News Updates
20 Aug 2018
Diabetes: The insulin pill may finally be here

Individuals with type 1 diabetes must inject themselves with the required dose of insulin daily to manage their condition. In the future, injections may no longer be necessary; scientists are developing a viable way of delivering insulin in pill form.

Type 1 diabetes is a less widespread form of the disease that, unlike type 2 diabetes, is often hereditary and non-preventable.

In type 1 diabetes, the immune system wrongly attacks and damages the cells of the pancreas that produce insulin, a hormone that is key to regulating blood sugar levels.

Unmanaged, type 1 diabetes could cause many health problems due to the unregulated blood sugar levels.

To prevent complications and keep the condition under control, people diagnosed with this type of diabetes must receive daily doses of insulin delivered into the bloodstream through either injections or insulin pumps.

But these methods are cumbersome, and multiple daily injections are disruptive and unpleasant — especially to individuals who may have needle phobia.
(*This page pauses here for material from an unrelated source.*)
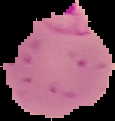

The area outside the segmented cell region is set to black. Malaria status: parasitized. Image is 115×121 pixels. From a thin blood film.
Administering insulin orally, in pill form, would be a preferable alternative. But unfortunately, insulin quickly deteriorates when coming into contact with gastric acid, or digestive enzymes.

And, researchers have so far been unsuccessful in their attempts to develop a coating that would safely carry insulin beyond the obstacles of the digestive system and into the bloodstream.

Recently, however, a team of specialists from the Harvard John A. Paulson School of Engineering and Applied Sciences in Cambridge, MA, have come up with a pill that, they say, is able to do this job.

"Once ingested, insulin must navigate a challenging obstacle course before it can be effectively absorbed into the bloodstream," says senior study author Samir Mitragotri.

Mitragotri and team describe their research, and the insulin-delivering pill they developed, in an article now published in the journal PNAS.